São estranhos estes pronunciamentos à diplomacia isenta de partidarismos sectários e que não serve ao complexo industrial-militar dos EUA, sempre disposto a criar uma guerrinha aqui, outra acolá, invasões imperiais descaradas ou intervenções disfarçadas em ajuda humanitária.
Não foi bem assimilado o apoio do papa Bento 16, cujo conhecimento das religiões orientais deixa muito a desejar. Fora do Pontífice, nenhuma organização religiosa séria exprimiu apoio ao lamaísmo; somente um ou outro bispo evangélico ignorante em caráter individual.
Quem poderia apoiar uma teocracia? Repito: teocracia, segundo os dicionários e enciclopédias usuais, “é a forma de governo em que a autoridade, emanada dos deuses ou de Deus, é exercida pelos seus representantes na Terra”. É possível, por isso, que a solidariedade do papa Bento ao Dalai Lama se explique pela nostalgia de uma época em que o Vaticano foi uma “teocracia”…
A gente só encontra “teocracias” no mundo antigo – pré-helênico – quando os sacerdotes governavam a Babilônia em nome de Isthar e no Egito os faraós representavam Amon-Rá; mas os inocentes úteis ou os mercenários desconhecem ou fingem não saber dessas coisas. Sem estudar a História da Civilização, não sabem que não surgiu com o socialismo chinês a iniciativa de libertar os tibetanos. Confúcio (551 aC – 479 aC) já denunciava o animismo dominante nas fronteiras chinesas do Sul.
A pregação filosófica, sobretudo moral, de Kung Fu Tse – o popular Confúcio –um reformador progressista sempre se chocou com a precocidade caduca e o estéril absenteísmo dos monges lamaístas. “Como levar a sério os dalai lamas, que imaginam que o mundo de onde se extrai os alimentos não poderia existir sem os seus excrementos sagrados?”… Esta colocação é de Karl Marx – A Ideologia Alemã.
Para os católicos não se deixarem enganar pelos equívocos do papa Bento, saibam que os lamaístas acreditam que os deuses e os demônios intervêm na vida de todos, e que só se pode conciliá-los através de cerimônias presididas pelos dalai lamas… E os espíritas científicos que ensinam ser o budismo uma religião sem deus, devem ver que o próprio Buda é adorado como um deus na mística e pervertida realidade lamaísta.
O obscurantismo religioso dos dalai lamas não encoraja ninguém a arriscar a vida e a reputação social, para defendê-los, exceto os oligofrênicos manipulados por alguns sabidos. A arregimentação dos protestos contra a China Popular tem o sentido político de sabotar as Olimpíadas de Pequim – escondendo do mundo as grandes conquistas da revolução socialista e do povo chinês.

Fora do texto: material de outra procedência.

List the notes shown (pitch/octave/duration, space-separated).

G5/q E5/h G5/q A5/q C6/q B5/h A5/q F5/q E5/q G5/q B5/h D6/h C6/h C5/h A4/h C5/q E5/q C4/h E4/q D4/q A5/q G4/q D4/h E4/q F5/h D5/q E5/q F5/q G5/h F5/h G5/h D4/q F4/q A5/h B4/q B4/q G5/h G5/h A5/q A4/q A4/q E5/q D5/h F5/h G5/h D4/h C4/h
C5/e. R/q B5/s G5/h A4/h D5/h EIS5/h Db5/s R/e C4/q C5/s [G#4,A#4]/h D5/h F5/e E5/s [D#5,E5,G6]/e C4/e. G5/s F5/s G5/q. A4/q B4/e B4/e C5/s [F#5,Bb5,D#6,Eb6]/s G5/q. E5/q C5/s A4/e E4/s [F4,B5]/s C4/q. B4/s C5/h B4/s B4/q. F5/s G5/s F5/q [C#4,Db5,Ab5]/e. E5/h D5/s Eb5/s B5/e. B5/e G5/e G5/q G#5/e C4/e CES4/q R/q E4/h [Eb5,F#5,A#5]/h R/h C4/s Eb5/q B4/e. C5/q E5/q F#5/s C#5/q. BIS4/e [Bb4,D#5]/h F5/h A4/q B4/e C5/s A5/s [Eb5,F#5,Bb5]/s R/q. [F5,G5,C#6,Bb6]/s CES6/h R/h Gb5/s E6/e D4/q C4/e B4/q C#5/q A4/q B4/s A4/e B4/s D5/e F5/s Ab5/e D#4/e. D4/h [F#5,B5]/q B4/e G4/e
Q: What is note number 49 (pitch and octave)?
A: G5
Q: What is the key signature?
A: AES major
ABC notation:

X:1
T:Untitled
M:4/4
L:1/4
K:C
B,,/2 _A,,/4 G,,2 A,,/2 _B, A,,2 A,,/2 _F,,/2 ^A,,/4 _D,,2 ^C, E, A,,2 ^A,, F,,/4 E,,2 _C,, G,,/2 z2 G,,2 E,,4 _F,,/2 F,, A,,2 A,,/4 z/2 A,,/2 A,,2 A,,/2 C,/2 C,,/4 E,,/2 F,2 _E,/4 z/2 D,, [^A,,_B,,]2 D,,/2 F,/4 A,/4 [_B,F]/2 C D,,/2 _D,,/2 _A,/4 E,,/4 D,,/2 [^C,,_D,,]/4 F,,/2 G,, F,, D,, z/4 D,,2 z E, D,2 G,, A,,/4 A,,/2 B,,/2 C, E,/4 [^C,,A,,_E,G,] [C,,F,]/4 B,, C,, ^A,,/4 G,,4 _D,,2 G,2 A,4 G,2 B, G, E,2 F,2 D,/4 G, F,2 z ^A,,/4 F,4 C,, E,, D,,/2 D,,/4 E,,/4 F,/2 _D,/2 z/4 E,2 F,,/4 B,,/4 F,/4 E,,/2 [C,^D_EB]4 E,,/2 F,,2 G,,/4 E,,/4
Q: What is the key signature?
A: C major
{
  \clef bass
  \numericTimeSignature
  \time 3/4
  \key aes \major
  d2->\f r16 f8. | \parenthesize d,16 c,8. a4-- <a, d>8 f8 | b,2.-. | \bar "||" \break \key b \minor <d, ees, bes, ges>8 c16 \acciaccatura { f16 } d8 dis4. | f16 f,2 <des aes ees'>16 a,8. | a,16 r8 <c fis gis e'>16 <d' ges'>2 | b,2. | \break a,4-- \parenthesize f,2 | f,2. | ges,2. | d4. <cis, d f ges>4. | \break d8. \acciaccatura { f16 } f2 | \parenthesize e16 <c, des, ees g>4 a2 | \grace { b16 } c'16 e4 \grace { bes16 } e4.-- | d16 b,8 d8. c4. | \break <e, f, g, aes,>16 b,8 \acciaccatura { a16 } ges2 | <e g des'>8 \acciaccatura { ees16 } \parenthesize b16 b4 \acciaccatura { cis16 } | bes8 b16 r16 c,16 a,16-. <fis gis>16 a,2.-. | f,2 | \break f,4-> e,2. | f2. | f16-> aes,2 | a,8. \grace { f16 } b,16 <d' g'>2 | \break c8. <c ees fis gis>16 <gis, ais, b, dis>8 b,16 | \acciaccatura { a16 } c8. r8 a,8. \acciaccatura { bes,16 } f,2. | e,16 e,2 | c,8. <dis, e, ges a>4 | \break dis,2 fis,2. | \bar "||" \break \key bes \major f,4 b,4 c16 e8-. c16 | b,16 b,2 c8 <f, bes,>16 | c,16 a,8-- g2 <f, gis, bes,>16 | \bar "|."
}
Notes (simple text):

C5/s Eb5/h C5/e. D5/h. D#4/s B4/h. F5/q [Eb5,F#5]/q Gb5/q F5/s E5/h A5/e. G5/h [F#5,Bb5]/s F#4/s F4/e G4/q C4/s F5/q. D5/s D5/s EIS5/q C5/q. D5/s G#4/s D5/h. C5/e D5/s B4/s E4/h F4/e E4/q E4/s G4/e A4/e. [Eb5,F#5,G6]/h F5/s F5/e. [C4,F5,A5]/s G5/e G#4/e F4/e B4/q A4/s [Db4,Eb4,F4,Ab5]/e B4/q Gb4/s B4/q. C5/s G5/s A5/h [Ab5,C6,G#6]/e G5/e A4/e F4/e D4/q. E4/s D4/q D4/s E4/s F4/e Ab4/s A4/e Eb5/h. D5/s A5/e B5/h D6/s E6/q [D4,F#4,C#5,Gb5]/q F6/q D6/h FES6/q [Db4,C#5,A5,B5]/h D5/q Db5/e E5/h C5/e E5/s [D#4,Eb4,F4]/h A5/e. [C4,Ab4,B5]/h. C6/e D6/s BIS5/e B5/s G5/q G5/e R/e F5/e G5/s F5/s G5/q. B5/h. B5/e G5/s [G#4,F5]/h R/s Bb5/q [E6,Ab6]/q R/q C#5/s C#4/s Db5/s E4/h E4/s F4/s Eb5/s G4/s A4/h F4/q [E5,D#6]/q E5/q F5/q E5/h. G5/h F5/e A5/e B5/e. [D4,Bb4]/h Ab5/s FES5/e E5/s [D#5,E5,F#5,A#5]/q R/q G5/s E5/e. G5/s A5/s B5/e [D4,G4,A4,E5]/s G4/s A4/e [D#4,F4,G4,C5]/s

Durante a guerra fria, o complexo industrial-militar tentou boicotar as Olimpíadas de Moscou e fracassou porque o encontro mundial dos desportistas na antiga URSS atingiu um êxito nunca visto, e a mesma coisa irá ocorrer em Pequim. Os fazedores de guerras não aprenderam que os amantes da paz mundial estão acima dos partidos e das seitas religiosas, e que as Olimpíadas são a expressão real do entendimento entre os povos.